To highlight this point, in a low density grower diet formulated to 2,700kcal/kg with 15% crude protein, the protein cumulative intake from six to 15 weeks will be 20g more than a standard 2,800kcal/kg and 15% CP grower diet. This is the equivalent protein intake expected from 360g of feed. This will clearly have a large impact on body conformation, resulting in over-fleshed birds with low level fat reserves at photostimulation.

The heavier the bird, the greater its maintenance requirement will be during lay, and nutrients will be assigned for this as opposed to maintaining good feather cover and the production of viable eggs. To avoid excessive protein intake, a diet of 2,700kcal/kg should contain around 14.46% crude protein to maintain the correct ratio, and of course the amino acids adjusted accordingly.

Increments in the amount of feed must be aligned with the standard daily energy requirements profile, to allow birds to achieve the correct body weight gain at target age.  To help with this, Aviagen proposes daily energy allowances for the rearing period.

Fuel for production

When using a low density grower diet (2,600-2,700kcal/kg), a pre-breeder diet with higher ME content is a necessary transition to the production phase, providing a boost in energy to achieve the necessary fat deposition. A specialist pre-breeder ration should be considered, not simply a grower diet with extra calcium. 

The response of the hens to light stimulation is based on the body condition and body weight of the bird.  The hen needs the ideal fleshing, fat reserves and pelvic bone movement to respond properly to light stimulation. It is important not to stimulate the flock if the coefficient of variation for body weight is over 10%, usually a result of underweight birds.

By 22-25 weeks of age, if correct feeding and management through rear has been achieved, hens should have a sizable deposit of abdominal fat – the equivalent of 2% of its bodyweight, and this should increase to about 3% by peak production.

If feeding into lay is not adequate, and peak feed is only provided after 70-75% egg production, then the fat reserves will be utilised. This will impact persistency of production after 40 weeks, so it is imperative that feeding into lay provides sufficient energy to meet the demands of production and additional fat deposition.

Fat reserves are negatively correlated with muscle accumulation, but importantly, positively correlated with persistency in production. As feed is withdrawn from the hen, its reliance on reserves increases, so that by 45 weeks of age roughly a third of yolk lipids are being provided by fat reserves.

In addition, there is growing evidence that promoting sufficient fat reserves is linked to a reduction in feather issues post 40 weeks of production. This supports the theory that feather loss is due to a lack of energy in production, and the hen opts for feather loss over a decline in egg production.

In field trials, 40-week birds possessing 2.5-3% abdominal fat and 24% breast muscle exhibited perfect feather coverage, while birds from the same flock with 1.5% abdominal fat and 28% breast muscle displayed significant feather loss.
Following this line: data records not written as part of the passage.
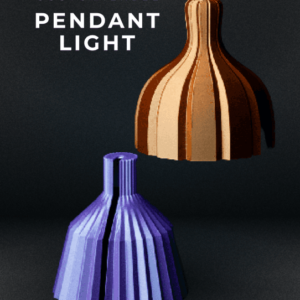 Luminaria Custom Pendant Light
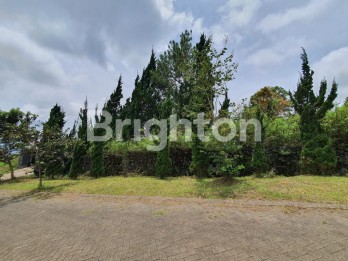 Tanah Siap Bangun Panderman Hill Batu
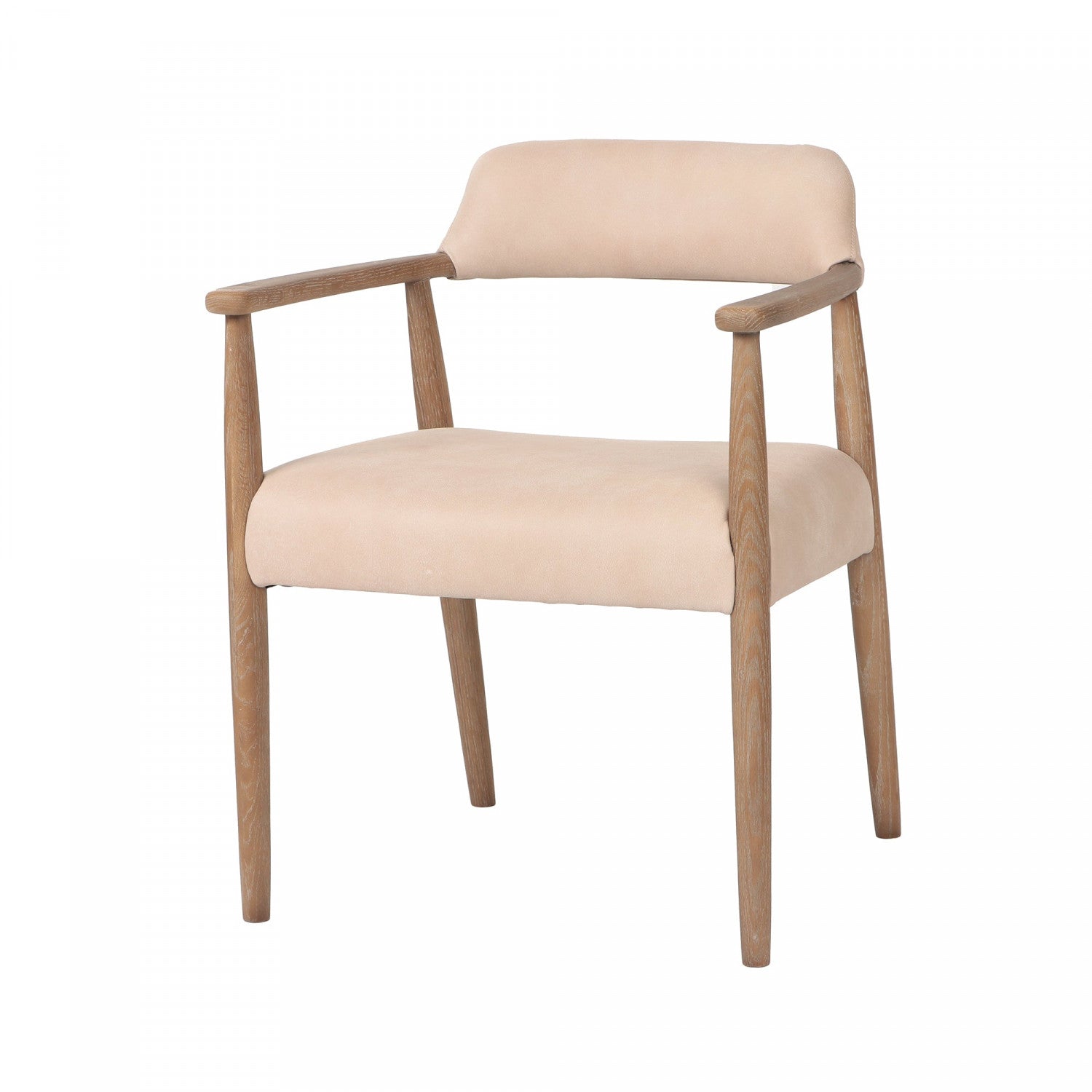 Valestra Dining Chair - Oyster Beige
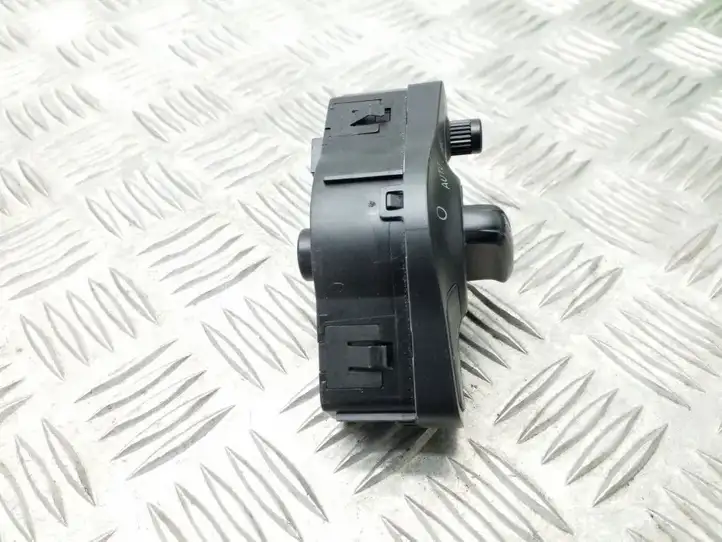 Audi A4 S4 B8 8K (2007 - 2011) 8K0941531C Включатель фонарей — фото 7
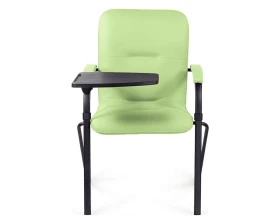 Стул Самба со столиком soft/черный images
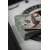 Fortune Frames Ram za slike Money Laundering, Crni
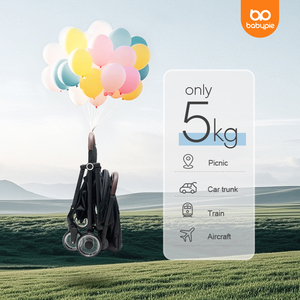 Cuna Corral Colecho CitoscopioThings para Bebés Automático Citoscopios Portatiles - Product Image 6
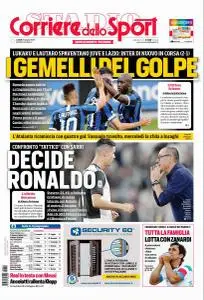 Corriere dello Sport - 22 Giugno 2020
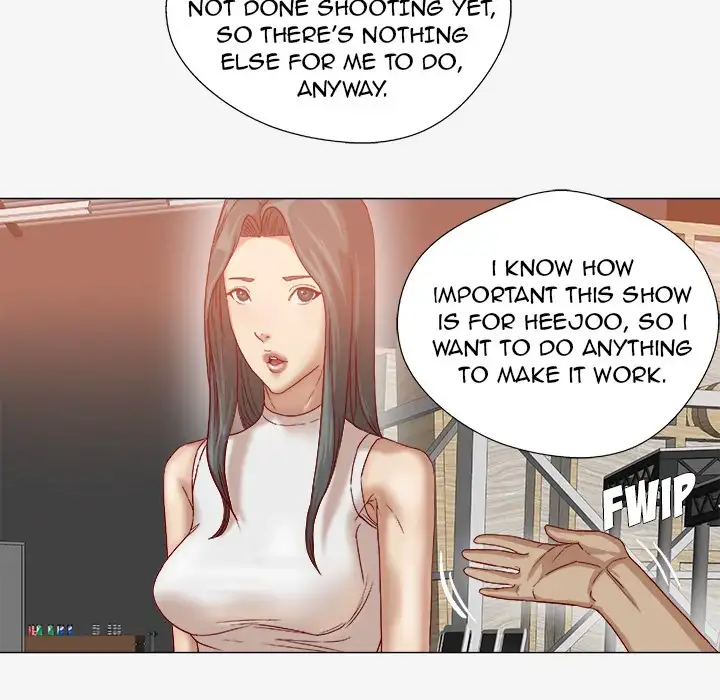 The Good Manager - Chapter 36 [photo 5] - MangaPorn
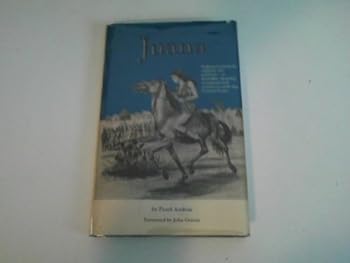 Hardcover Juana, a Spanish girl in central Texas Book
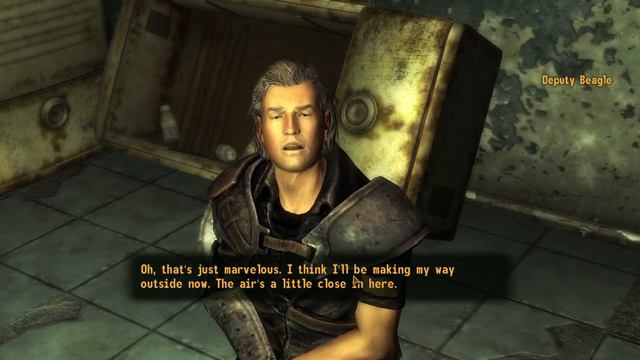 Fallout New Vegas - Best Start Guide 2023 смотреть онлайн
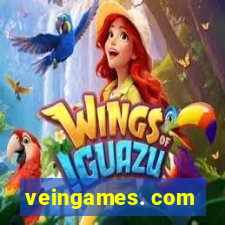 veingames. com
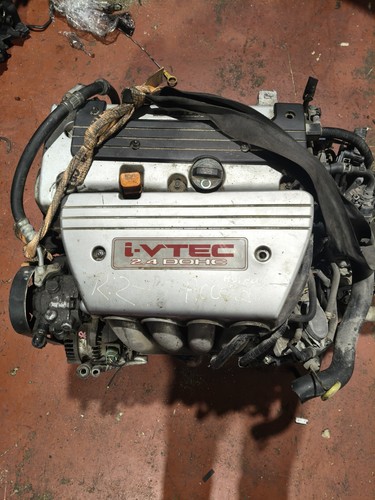 Honda accord 4l k24a - accord,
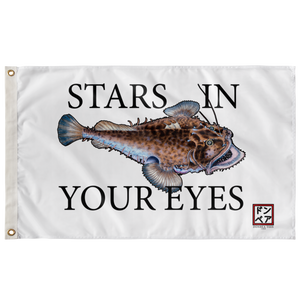 Stars in Your Eyes - Wavy Edition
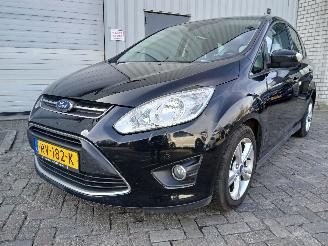 škoda osobní automobily Ford C-Max C-Max (DXA) MPV 1.0 Ti-VCT EcoBoost 12V 125 (M1DA(Euro 5)) [92kW]  (10=
-2012/06-2019) 2013/8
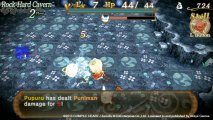 Скриншот № 1 из игры Sorcery Saga: Curse of the Great Curry God (Б/У) [PS Vita]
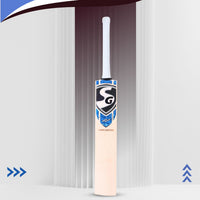 SG Liam Edition Player English Willow Cricket Bat- SH | Premium Grade Willow | Designed for Professionals - Best Price online Prokicksports.com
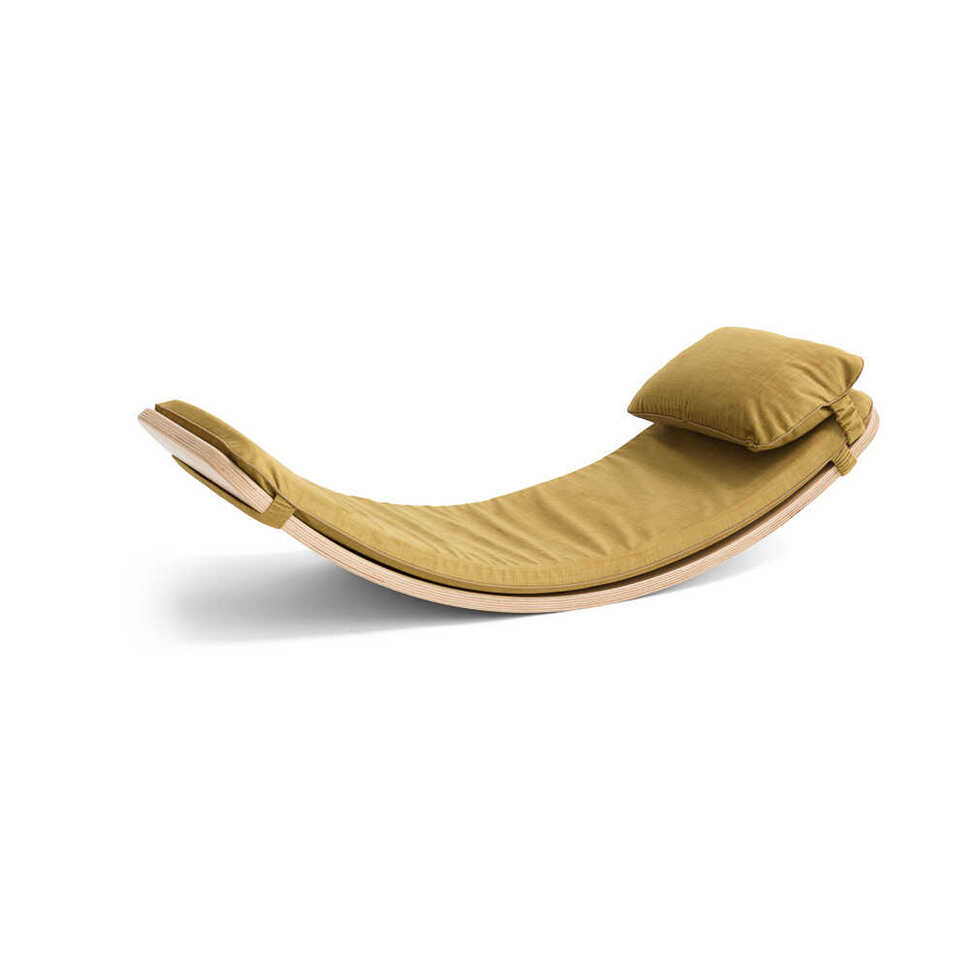 Wobbel Pillow Original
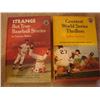 Image 1 : 2 BaseBall books by Bisher & Robinson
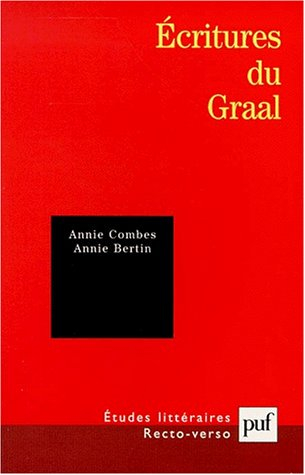Ecritures du Graal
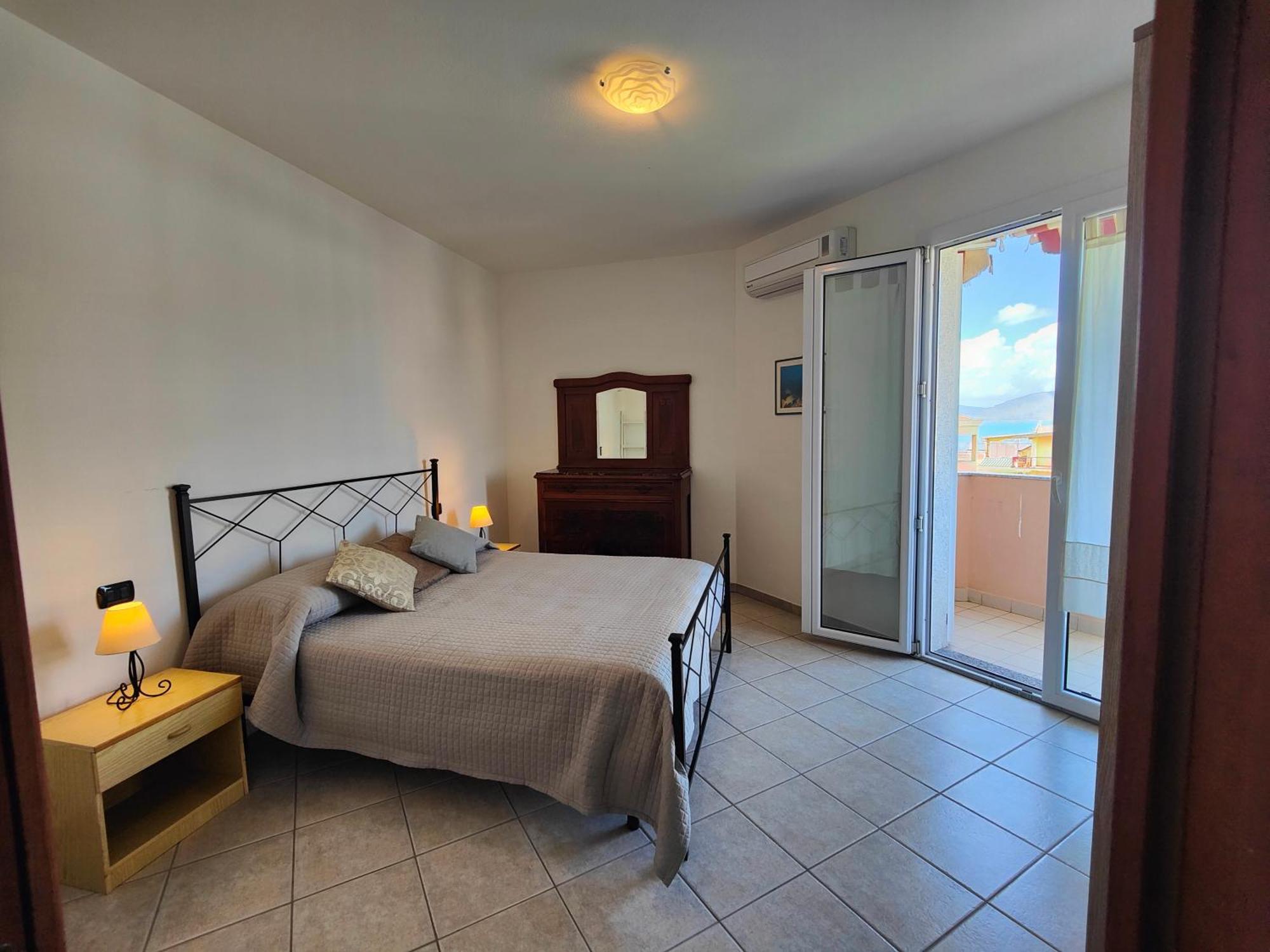 Smeralda Alghero Buitenkant foto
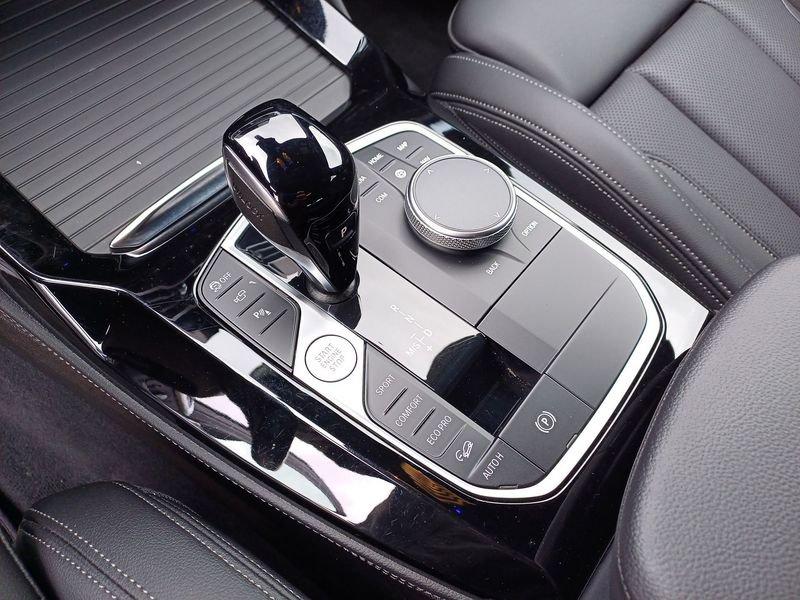 BMW X4 xdrive20d mhev 48V Msport auto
Key considerations for breeder nutrition

  • Optimal production in a breeder flock is determined in rear and pre-production.
  • Nutritionists and breeder managers must work together to ensure the correct levels of nutrients are delivered to the hens at the correct phase of development.
  • Lower density (2,600-2,700kcal/kg) grower feeds can be effective in ensuring good flock uniformity, as well as improved fat deposition and reduced stress.
  • Protein and amino acids must be reduced in line with energy, maintaining the recommended energy:protein ratio, if good results are to be achieved.
  • A pre-breeder ration with a standard energy level will help to provide a boost in nutrients prior to production.
  • Achieving approximately 2% abdominal fat in hens at 22 weeks of age, and 3% by peak production is strongly correlated with good persistency and feather cover.

Adam Sacranie was appointed to Aviagen’s global nutrition team in July 2014, to assist with the dissemination of practical information and guidance. He has a PhD in poultry nutrition and digestive physiology.